Akbulut, “Kadın ve erkek, ilişkilerinde karşısındakinden ne duymak istiyorsa o dili kullanmalıdır. Dolayısı ile beşeri ilişkilerde ve ailedeki rahmetin tezahürü gereği yumuşak davranmak, hata ve kusurları affedici olmak, muhatabımızı adam yerine koymak ve kimliğine saygı duyup ona fikir danışmak oldukça önemlidir” dedi.
Nebevi sünnette ailenin temel ilkelerinin iffet, hayâ, sadakat, güven, doğruluk, anlayış, sevgi ve saygı, fedakârlık, tertip ve düzen, haklara riayet olduğunun altını çizen Akbulut, rahmetin sevginin oluşması için en anlamlı unsur olduğuna vurgu yaparak, “Sevgi para yönetimi gibidir. Sevgiye yapılan yatırım mutlaka geri döner. Sevgiyi göstermenin bin bir türlü hali vardır. Bu bazen birlikte zaman geçirmek, kimi zaman karşı tarafa takdir ve onay sözcükleri ile değer verdiğini göstermek, yeri geldiğinde söz ile ifade etmektir. Bu sebeple sevgiyi eşimize duymayı ya da görmeyi istediği biçimde aktarabilmek bir sanattır. Hz. Peygamber birbirine sevgiyle bakan eşlere Yüce Allah’ın da rahmet nazarıyla bakacağı ve birbirinin elini sevgiyle tutan eşlerin işledikleri günahların parmaklarının arasından dökülüp gideceği müjdesini vermiştir. Dolayısı ile eşler birbirine emanettir. Aslolan karşımızdaki bireye yaratıcıdan dolayı değer vermektir. Eşimize olan saygımızı, sadece onun yanında değil, o yokken de korumaya gayret etmeliyiz” diye konuştu.

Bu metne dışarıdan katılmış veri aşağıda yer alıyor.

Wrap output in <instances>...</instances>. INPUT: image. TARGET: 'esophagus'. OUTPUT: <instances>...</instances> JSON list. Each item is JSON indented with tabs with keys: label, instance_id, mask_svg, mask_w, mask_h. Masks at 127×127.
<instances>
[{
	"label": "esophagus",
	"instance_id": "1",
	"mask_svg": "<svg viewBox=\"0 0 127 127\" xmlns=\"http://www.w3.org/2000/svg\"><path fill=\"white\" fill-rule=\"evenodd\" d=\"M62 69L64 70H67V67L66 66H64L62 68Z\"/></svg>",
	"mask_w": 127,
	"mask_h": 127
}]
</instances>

“Evlilik bir evi değil, hayatı paylaşmaktır” diyen Akbulut, “Eşlerin birbirinin kimlik ve kişiliğine saygılı olması, düşüncelerine değer vermesi bu paylaşımın gereğidir. Kur’an özellikle erkeklere hanımlarıyla güzel geçinme, onlara maruf ile davranma ölçüsü getirmiştir.(Nisa:19) Allah Resulü aile hayatında eşlerin birbirlerinin sevmedikleri huylarıyla ilgili olarak ’Hiç kimse eşine nefret beslemesin, çünkü hoşlanmadığı huyları varsa buna karşılık hoşuna giden huyları da vardır’ diyerek bardağın dolu tarafını görebilmeyi tavsiye etmiştir. Aynı şekilde Efendimiz, sahabeden hanımlarına samimi davranmalarını istemiş, kendisi kolay kolay hediye kabul etmezken hanımlarına her yolculuk dönüşü hediyeler getirmeye çalışarak, ’Hediyeleşmek aranızdaki sevgiyi artırır, hediyeleşiniz’ demiştir” şeklinde konuştu.
“Eğer beklediğimiz gül gelmiyorsa gül sunmasını bilmediğimizdendir”
Akbulut, “Evlilik nikâhla başlayan ve belki cennete kadar sürdürülebilecek olan bir birlikteliktir. Bu yolculukta eşlerin önünü aydınlatacak, yükünü hafifletecek ilke ve uyarılara, örnek modellere ihtiyacı vardır. Eğer beklediğimiz gül gelmiyorsa gül sunmasını bilmediğimizdendir. Kur’an’ı yol haritası kılarak Hz. Peygamber’in en güzel örnekliğinden yararlanıp bu yolu yürümeye hem bizim hem çocuklarımızın hem de toplumumuzun acil ihtiyacı vardır. Bunu başarabilmek için bu ilkeler doğrultusunda aile hayatımızı devam ettirirken ihtiyacımız olan kavli duayı da unutmayalım” diyerek sözlerine son verdi.